> [TASK DESCRIPTION]: Copy the stretch of the DMCA text from "The DMCA has" through "vendor at will.", renaming "multi-national corporation" to "global company".

It would be generous to call this collusion between government and industry 'unseemly' and yet, the DMCA remains largely unchallenged.

The most talked about impact of the DMCA is Digital Rights Management (DRM, for short, although my colleague, David Berlind, prefers to call it C.R.A.P.).  While DRM is intended to provide protection for copyright holders (whomever they may be) from illicit copies of their materials being used by other than those that purchased the material.  It has become much more than that.  

DRM has become corporate leverage.  No longer can you purchase copyrighted material from one vendor and be assured of being able to play (or view) that material on another vendor's player.  What's more insidious is that DRM technology comes with an End User License Agreement (EULA) whose terms can be altered at any time.  Should such terms become unacceptable to the user, there is no recourse except to stop using the copyrighted material!  Sometimes, the DRM technology is tied to a subscription service.  You can buy the material but, if you stop subscribing, you lose access to the material you've bought.

The DMCA has given license to corporate use of subterfuge as well.  An excellent example is Sony's aborted use of root-kits in its CD-based DRM scheme.  Root-kits were invented as a means for UNIX internals programmers to gain access to their own protected code -- kind of an escape hatch.  Root-kits have long been in the toolkit of unscrupulous hackers but never before has a multi-national corporation turned to their use in order to hide the presence of its technology on a customer's computer.  This same technology could just as easily be used by any unscrupulous vendor to sabotage the products of another vendor at will.

(Extracted data entries)
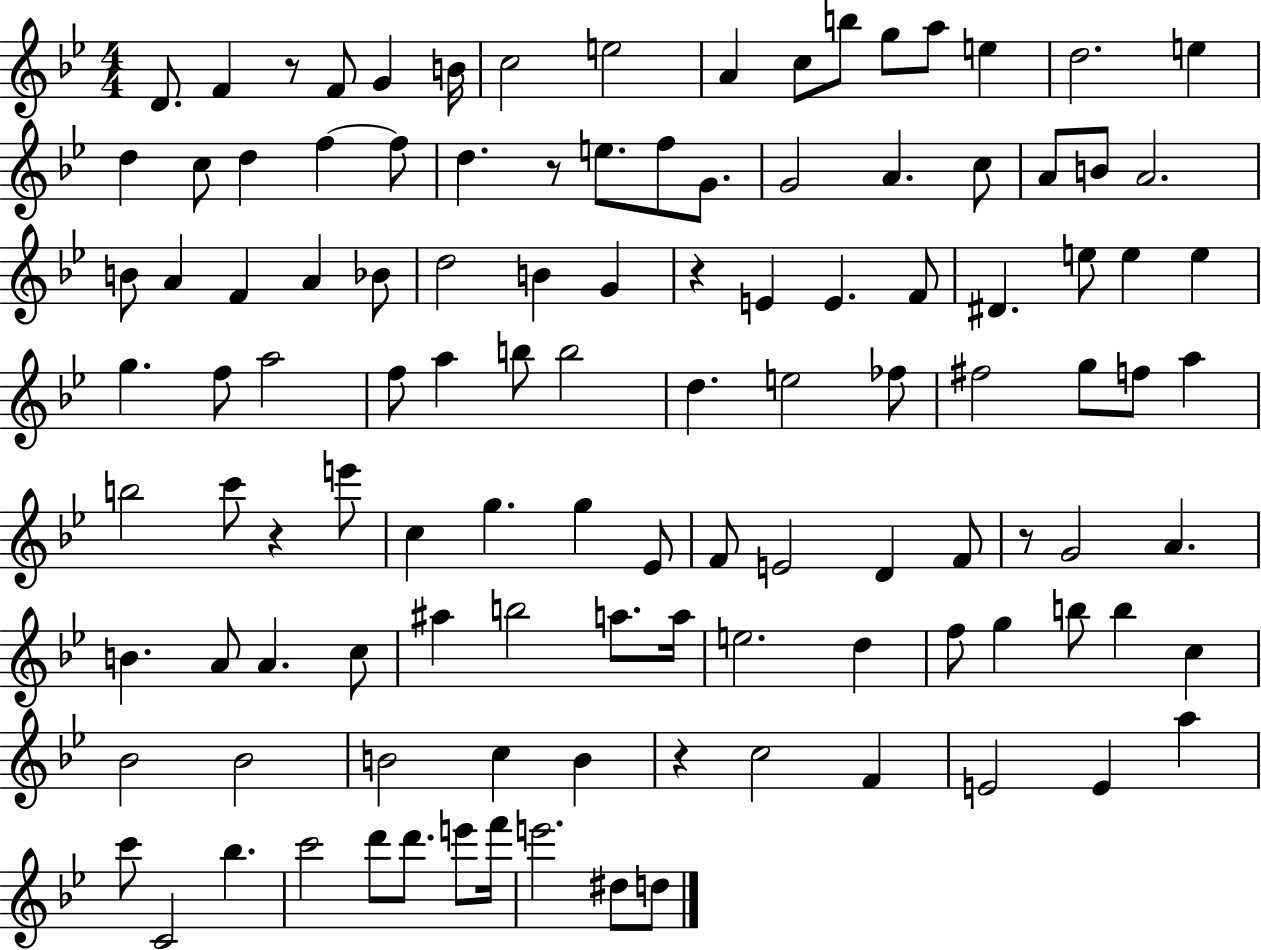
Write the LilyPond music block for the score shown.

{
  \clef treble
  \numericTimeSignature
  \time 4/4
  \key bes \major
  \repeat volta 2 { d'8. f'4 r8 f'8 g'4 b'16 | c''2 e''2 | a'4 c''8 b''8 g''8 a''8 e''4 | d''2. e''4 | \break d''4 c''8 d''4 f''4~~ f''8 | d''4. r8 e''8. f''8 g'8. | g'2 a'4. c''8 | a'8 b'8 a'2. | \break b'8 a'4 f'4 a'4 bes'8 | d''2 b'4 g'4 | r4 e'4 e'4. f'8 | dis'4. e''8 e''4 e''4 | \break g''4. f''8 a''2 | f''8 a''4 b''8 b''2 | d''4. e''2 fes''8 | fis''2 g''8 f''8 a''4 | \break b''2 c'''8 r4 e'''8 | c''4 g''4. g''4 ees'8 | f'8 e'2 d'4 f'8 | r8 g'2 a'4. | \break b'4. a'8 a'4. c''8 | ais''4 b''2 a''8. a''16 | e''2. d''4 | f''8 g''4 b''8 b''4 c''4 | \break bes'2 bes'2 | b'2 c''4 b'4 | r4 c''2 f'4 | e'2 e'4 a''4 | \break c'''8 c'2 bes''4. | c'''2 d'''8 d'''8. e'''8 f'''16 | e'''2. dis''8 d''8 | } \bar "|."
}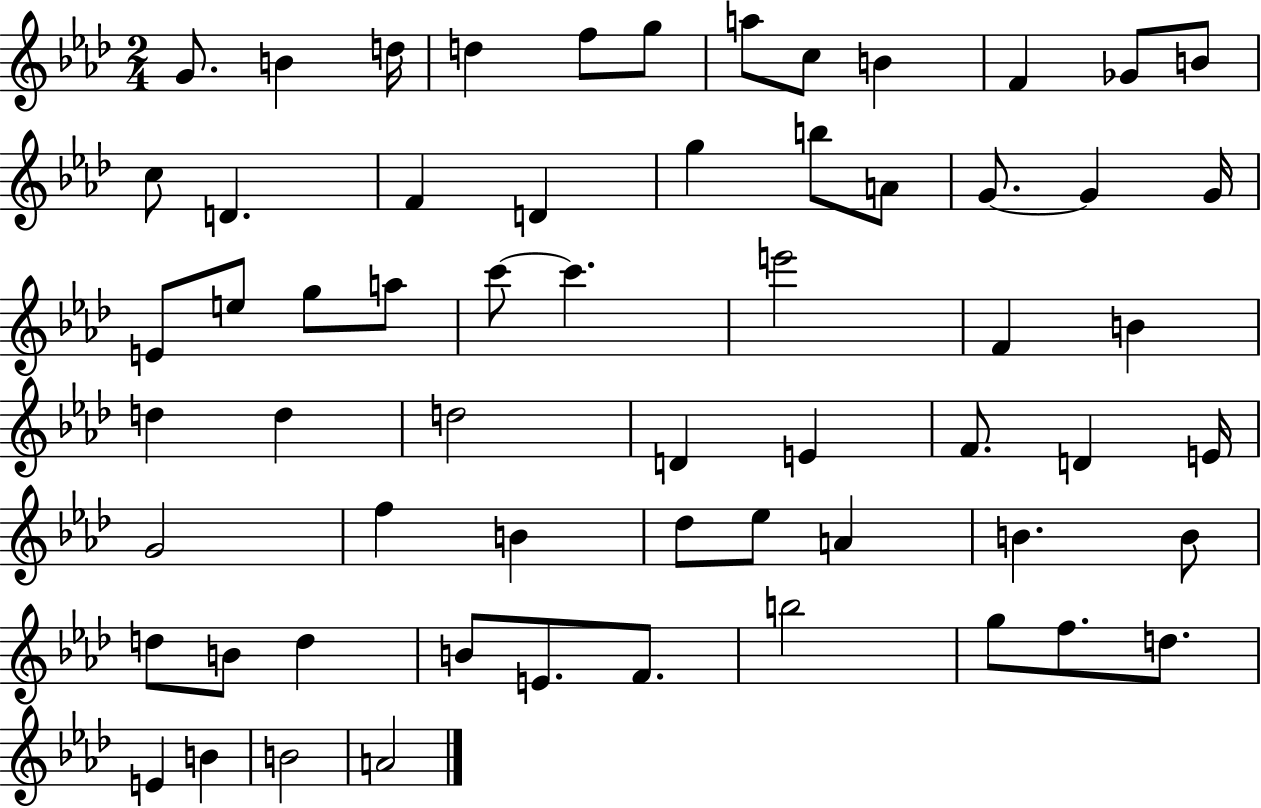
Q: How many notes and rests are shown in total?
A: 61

> [EXERCISE OUTPUT]:
The DMCA has given license to corporate use of subterfuge as well.  An excellent example is Sony's aborted use of root-kits in its CD-based DRM scheme.  Root-kits were invented as a means for UNIX internals programmers to gain access to their own protected code -- kind of an escape hatch.  Root-kits have long been in the toolkit of unscrupulous hackers but never before has a global company turned to their use in order to hide the presence of its technology on a customer's computer.  This same technology could just as easily be used by any unscrupulous vendor to sabotage the products of another vendor at will.